▶ [Text provided]:
"""

It's wild to see something so obscure - yet so relevant to my work - on the front page of HN. The antimeridian problem has plagued the GIS and satellite imaging communities for years, and as the article illustrates, there is no simple solution.
Any two points on the earth are connected by a great circle. The two points divide the great circle into two arcs. The length of the shorter arc is the distance between them. The midpoint of the two points is half the distance between them along the shorter arc starting from one point.
Are any of the values above particularly expensive to compute? I can't imagine why I'd want to compute the midpoint between two points by averaging their latitudes and longitudes. Not only does it break if it travels over the prime meridian, but it's also just wrong. The post even says that: "But is the midpoint in longitude, latitude correct? In many cases, it isn’t."
If you never have to interop with anything ever, then sure. Just do everything correctly. But if you have to pass data around to other services, you have to assume that most of them are broken and do things the wrong way. Because most services are broken and do things the wrong way. Not many: most.
Note that "just use great circle arcs" isn't trivial. acos is poorly conditioned when the input is close to 1 or -1, ie, if the two points are close to each other, or on nearly antipodal. So you have to be careful of rounding errors.
"Great circles" assumes a spherical Earth, which it isn't. Consider the shortest arc from (0,0) to (179.9,0). The shortest arc on a sphere will follow the equator, and the solution is unique. The shortest arc on an oblate spheroid will go north or south, and there are two unique solutions.
The math for "geodesic on an ellipsoid" is fairly hairy, and there isn't a closed form solution, just an iterative approximation. [0] And it converges fairly slowly for points that are nearly antipodal. Wikipedia says it takes 130 iterations to converge to a good result for the great circle from (0,0) to (179.5,.5). And keep in mind that's a second order approximation designed for ease of computation on a '70s desk calculator.
Also, even though great circle arcs are wrong on an oblate spheroid Earth, sometimes the arc you want is a great circle arc anyway. Plenty of regulations predate the means to efficiently calculate ellipsoidal geodesics, so use great circle arcs.
"Just use great circle arcs" is a lot like "just store UTC and timezone". I should write up a "falsehoods programmers believe about GIS" but I don't have that kind of time.

"""

▶ [Data]:
"""

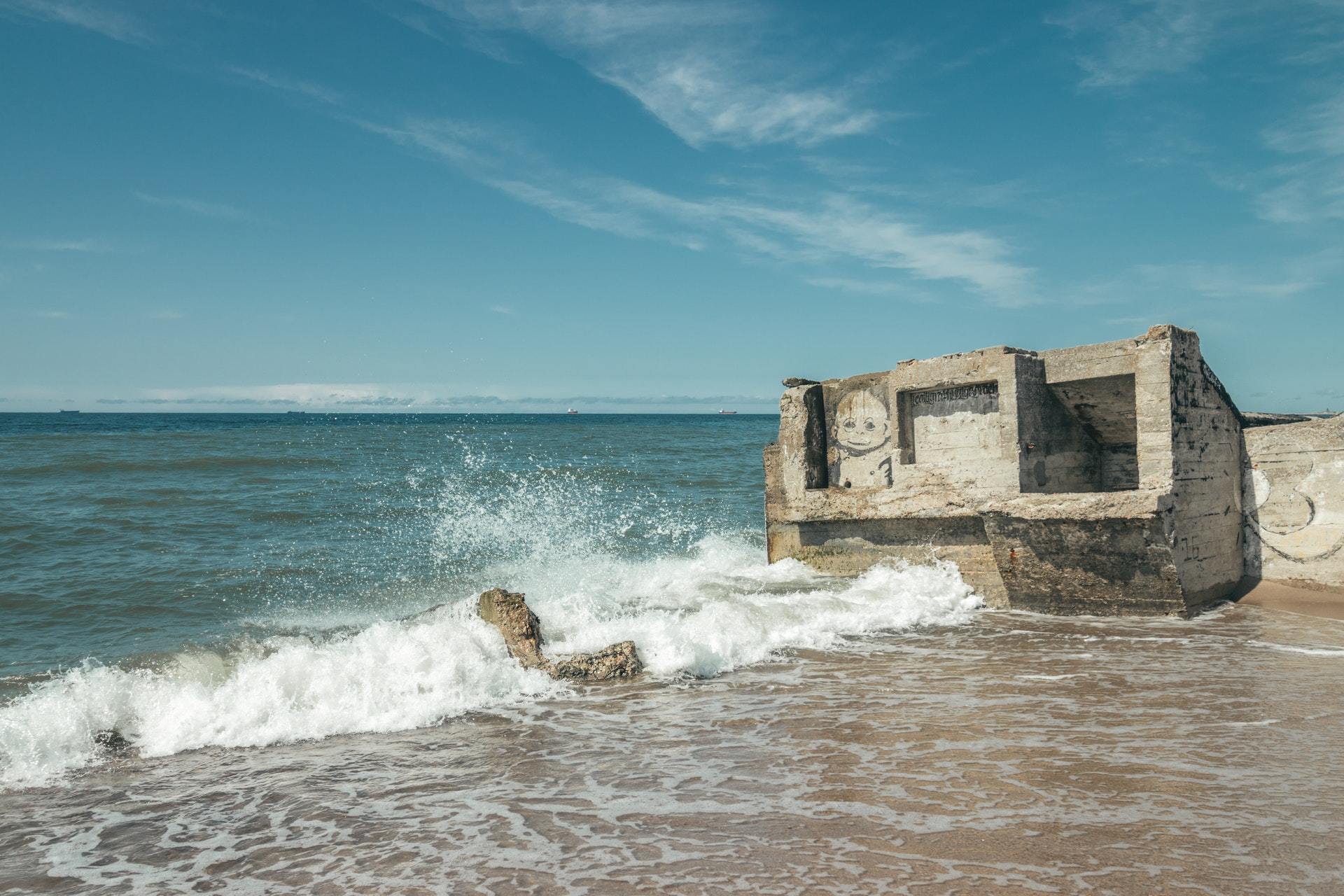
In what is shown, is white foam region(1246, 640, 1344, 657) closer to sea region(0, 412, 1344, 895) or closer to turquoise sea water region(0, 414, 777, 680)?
sea region(0, 412, 1344, 895)

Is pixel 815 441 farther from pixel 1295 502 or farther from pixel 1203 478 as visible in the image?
pixel 1295 502

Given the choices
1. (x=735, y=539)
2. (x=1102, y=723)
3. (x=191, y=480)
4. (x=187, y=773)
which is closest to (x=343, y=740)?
Result: (x=187, y=773)

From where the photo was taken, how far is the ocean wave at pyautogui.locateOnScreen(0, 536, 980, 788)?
263 inches

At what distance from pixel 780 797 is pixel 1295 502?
8627 mm

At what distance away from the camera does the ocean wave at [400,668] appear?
6691mm

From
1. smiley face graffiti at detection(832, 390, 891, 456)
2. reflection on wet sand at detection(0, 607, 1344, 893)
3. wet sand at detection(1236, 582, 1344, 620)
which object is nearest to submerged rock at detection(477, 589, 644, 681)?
reflection on wet sand at detection(0, 607, 1344, 893)

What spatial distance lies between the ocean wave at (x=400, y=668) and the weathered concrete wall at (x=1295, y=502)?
3524 mm

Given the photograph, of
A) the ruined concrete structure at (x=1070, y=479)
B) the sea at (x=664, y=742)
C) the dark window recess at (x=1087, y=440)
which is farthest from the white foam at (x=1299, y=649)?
Result: the dark window recess at (x=1087, y=440)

"""

▶ [Exercise prompt]: Extend the forum thread about great circle arcs and the antimeridian problem, picking up right after its last comment. Nothing in the records is needed here.

▶ [Task answer]:
Explaining it in terms of points and distances is an effort at making the content accessible, but the issues arise when you're dealing with complex shapes, which might not be able to be unambiguously represented: given a sequence of points representing a polygon, it will not always the case that the shorter line connecting two points is the intended one, for example. And it's possible to contrive examples where you have two such shapes, where if you assume that each consecutive pair of points signifies an edge that's the shortest possible line between those two points, and then you naively calculate the intersection of those two polygons, you can end up with a situation where your new, intersected polygon (under the same set of assumptions) has lines that suddenly go the other way around the world. It can get really gnarly really fast. As the article suggests, most people just give up and split the polygons into pieces.
Indeed the difficulty of representing circles and pieces of circles as lines and pieces of lines sounds like a case of "Doctor it hurts when I hit my thumb with this hammer!"
However much more complicated the math and logic might be dealing in the actual geometry of circles and patches of spheres, instead of lines and triangles within an arbitrarily bordered x,y grid, It's got to be simply the only way to go?
It sounds like "grappling with the difficulty of using 3.0 in place of pi for decades".
Of course I do realize that other smart people must have had this same thought, and that there must be some real reason this is actually a problem. But I do not get any sense of what that real problem might be from this article. Everything described here sounds totally avoidable.
I experienced a little shell shock reading this post. I ran into all of these problems (and more) while building an interactive editor in VR. Selecting things across the "180th meridian", grouping them, aligning them, distributing them, etc.
Why not just internally represent longitude as being between 0 to 360 (mod 360)? This way you won't have a discontinuity in direction when going from one longitude to another.
You still have a discontinuity, you've just moved it from the antemeridian (+/-180 degrees) to the prime meridian (0 degrees). The issue isn't the sign, it's the wrapping.
In a lot of ways, this is actually worse. Lots of software can ignore problems posed by antemeridian-crossing geometries because in practice, not that many people encounter them (not many people live there). This would move any problems to the middle of the UK, plus a good chunk of west Africa.
Honestly I'm with a few of the other posters here: I don't get it.
You obviously can't just project two lat/lon pairs into the plane and then expect to be able to draw a straight line between in the projection coordinate system (x/y) and have the result mean anything, unless those points are extremely close together.
On a Mercator projection that will happen to be a rhumb line, but that's a specific property of that projection.
If you want to know the point halfway along the shortest distance between two lat/lons (and you're prepared to accept the better-but-not-accurate spherical earth model), you can use spherical geometry to determine the mid waypoint along the great circle route.
The futility of thinking otherwise is expressed by the fact that the projection that does map straight lines in the projection to great circles on the globe - i.e. the gnomonic projection - can only show half the world on a map of finite size.
Would mapping to a different coordinate system help? Representing the values as sine of spherical coordinates, for example, then converting back for presentation?
I may be missing something here but the example given of finding the midpoint between to points across the antimeridian seems at best misleading. The formula given, averaging each coordinate, does not work for spherical coordinates as this post demonstrates. And the correct formula for doing so is never given.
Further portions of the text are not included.